> TO DO
1) In the guidance on unauthorized charges, reproduce word for word the passage between "If you have" and "a data breach.", inclusive.
2) According to the guidance on unauthorized charges, under what condition are you not responsible for unauthorized credit card charges?

-- Begin TEXT BLOCK --

Here’s what you can do to protect yourself if you spot unauthorized charges.

If your information was part of a breach, the most immediate risk is that the thieves may make unauthorized charges or debits to your accounts. Keep a close eye on your account activity and report suspicious transactions immediately to your bank or credit card provider. The sooner you tell your provider about any unauthorized debits or charges, the better off you will be.

1. Check your accounts for unauthorized charges or debits and continue monitoring your accounts

If you have online or mobile access to your accounts, check your transactions as frequently as possible. If you receive paper statements, be sure to open them and review them closely. If your provider offers it, consider signing up for email or text alerts.

Report even small problems right away. Sometimes thieves will process a small debit or charge against your account and return to take more from your bank account or add more charges to your credit card if the first smaller debit or charge goes through. And keep paying attention: fraudulent charges to your card or fraudulent debits to your bank account might occur many months after the theft of your information during a data breach.

2. Report a suspicious charge or debit immediately

Contact your bank or card provider immediately if you suspect an unauthorized debit or charge. If a thief charges items to your account, you should cancel the card and have it replaced before more transactions come through. Even if you’re not sure that PIN information was taken, consider changing your PIN just to be on the safe side.

If your physical credit card has not been lost or stolen, you are not responsible for unauthorized charges. You can protect yourself from being liable for unauthorized debit card charges by reporting those charges immediately after you find out about them or they show up on your bank statement.

-- End TEXT BLOCK --
-- Begin STORED ROWS --

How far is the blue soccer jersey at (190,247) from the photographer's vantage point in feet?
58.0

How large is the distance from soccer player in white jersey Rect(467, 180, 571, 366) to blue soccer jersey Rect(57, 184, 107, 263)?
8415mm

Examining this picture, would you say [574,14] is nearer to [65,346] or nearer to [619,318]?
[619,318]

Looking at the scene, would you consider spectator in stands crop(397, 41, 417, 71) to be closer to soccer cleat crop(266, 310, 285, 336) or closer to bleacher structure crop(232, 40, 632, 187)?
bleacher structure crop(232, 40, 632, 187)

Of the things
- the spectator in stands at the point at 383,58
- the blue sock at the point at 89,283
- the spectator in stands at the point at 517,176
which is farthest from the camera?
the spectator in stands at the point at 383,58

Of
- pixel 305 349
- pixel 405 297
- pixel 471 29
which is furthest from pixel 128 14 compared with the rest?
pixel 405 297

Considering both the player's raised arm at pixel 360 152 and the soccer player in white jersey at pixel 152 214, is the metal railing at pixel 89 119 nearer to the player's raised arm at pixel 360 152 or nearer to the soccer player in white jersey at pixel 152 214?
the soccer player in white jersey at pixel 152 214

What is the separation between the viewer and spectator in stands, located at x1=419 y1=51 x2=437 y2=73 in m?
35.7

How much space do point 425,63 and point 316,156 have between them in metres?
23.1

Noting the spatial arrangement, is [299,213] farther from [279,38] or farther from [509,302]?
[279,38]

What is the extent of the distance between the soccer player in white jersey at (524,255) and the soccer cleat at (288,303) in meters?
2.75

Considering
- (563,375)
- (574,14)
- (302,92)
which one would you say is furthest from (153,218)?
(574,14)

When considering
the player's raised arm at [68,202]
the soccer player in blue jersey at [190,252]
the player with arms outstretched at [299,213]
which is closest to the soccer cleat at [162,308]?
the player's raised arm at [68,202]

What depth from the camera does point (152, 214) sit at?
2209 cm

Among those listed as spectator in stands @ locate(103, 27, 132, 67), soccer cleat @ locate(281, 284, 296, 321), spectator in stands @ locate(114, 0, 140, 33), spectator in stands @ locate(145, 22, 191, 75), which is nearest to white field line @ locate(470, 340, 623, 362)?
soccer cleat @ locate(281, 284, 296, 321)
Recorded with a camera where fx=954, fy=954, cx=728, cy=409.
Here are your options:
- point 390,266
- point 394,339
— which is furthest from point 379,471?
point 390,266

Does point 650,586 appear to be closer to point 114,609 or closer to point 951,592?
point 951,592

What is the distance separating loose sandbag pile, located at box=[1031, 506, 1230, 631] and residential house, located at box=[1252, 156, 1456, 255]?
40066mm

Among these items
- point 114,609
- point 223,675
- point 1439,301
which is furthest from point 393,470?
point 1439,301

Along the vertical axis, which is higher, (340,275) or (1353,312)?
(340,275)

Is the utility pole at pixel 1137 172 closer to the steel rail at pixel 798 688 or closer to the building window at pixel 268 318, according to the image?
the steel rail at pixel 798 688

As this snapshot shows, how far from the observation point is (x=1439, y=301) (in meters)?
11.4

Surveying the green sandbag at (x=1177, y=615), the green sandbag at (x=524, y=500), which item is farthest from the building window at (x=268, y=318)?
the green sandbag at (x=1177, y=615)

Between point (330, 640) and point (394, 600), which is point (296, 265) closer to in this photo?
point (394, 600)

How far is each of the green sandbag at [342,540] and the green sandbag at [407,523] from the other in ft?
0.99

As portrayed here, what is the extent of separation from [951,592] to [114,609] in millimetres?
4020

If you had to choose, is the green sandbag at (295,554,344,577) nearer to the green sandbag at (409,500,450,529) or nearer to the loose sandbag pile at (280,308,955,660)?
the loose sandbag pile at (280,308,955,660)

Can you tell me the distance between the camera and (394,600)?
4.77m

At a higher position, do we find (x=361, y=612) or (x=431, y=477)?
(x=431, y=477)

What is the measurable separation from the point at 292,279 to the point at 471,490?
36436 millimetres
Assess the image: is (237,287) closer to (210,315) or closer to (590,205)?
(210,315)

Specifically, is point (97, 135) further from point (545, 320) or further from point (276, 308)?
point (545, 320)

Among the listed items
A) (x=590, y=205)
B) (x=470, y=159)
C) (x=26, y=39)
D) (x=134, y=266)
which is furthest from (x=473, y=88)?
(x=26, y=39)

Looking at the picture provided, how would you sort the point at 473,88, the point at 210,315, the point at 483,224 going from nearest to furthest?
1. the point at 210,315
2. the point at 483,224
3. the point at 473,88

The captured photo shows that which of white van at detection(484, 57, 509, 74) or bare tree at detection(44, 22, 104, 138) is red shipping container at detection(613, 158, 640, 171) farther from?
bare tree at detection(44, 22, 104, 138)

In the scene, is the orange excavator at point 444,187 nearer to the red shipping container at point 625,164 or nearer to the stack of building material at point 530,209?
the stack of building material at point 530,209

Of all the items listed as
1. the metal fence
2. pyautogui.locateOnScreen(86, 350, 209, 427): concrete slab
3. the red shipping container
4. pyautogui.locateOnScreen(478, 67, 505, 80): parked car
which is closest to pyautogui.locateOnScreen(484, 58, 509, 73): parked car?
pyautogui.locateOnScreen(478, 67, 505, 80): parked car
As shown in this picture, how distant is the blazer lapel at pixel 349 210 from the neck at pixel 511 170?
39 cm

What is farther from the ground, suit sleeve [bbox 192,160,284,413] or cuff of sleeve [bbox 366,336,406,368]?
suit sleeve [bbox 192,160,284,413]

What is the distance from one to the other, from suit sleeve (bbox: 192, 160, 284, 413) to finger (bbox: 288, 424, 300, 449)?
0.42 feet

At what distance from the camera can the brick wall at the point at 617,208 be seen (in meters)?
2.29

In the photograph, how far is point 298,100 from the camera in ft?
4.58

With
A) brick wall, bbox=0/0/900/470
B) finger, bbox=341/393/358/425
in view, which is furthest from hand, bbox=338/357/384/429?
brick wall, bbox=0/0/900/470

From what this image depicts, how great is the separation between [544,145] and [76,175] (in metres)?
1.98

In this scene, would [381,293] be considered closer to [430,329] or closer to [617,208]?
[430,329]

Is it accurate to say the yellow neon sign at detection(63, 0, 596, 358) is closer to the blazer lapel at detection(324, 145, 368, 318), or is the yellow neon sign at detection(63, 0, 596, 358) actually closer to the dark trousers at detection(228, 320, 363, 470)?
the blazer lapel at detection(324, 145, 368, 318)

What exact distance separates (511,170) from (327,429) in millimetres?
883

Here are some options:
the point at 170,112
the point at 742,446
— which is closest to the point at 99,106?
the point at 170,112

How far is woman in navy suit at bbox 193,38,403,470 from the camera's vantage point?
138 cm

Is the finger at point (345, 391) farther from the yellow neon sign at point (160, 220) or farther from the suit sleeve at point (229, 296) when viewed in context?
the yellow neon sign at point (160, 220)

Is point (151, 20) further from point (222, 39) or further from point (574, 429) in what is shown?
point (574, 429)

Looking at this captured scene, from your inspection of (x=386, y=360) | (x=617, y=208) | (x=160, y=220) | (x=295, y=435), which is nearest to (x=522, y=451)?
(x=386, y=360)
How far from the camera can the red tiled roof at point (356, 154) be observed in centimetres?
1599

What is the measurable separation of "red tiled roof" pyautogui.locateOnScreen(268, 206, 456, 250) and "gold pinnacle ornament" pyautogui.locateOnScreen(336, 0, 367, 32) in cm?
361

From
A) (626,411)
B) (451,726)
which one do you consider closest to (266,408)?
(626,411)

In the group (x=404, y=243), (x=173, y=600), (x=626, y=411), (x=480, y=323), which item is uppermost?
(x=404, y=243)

-- End STORED ROWS --

> WRITTEN RESPONSES
1)
If you have online or mobile access to your accounts, check your transactions as frequently as possible. If you receive paper statements, be sure to open them and review them closely. If your provider offers it, consider signing up for email or text alerts.

Report even small problems right away. Sometimes thieves will process a small debit or charge against your account and return to take more from your bank account or add more charges to your credit card if the first smaller debit or charge goes through. And keep paying attention: fraudulent charges to your card or fraudulent debits to your bank account might occur many months after the theft of your information during a data breach.

2) You are not responsible if your physical credit card has not been lost or stolen.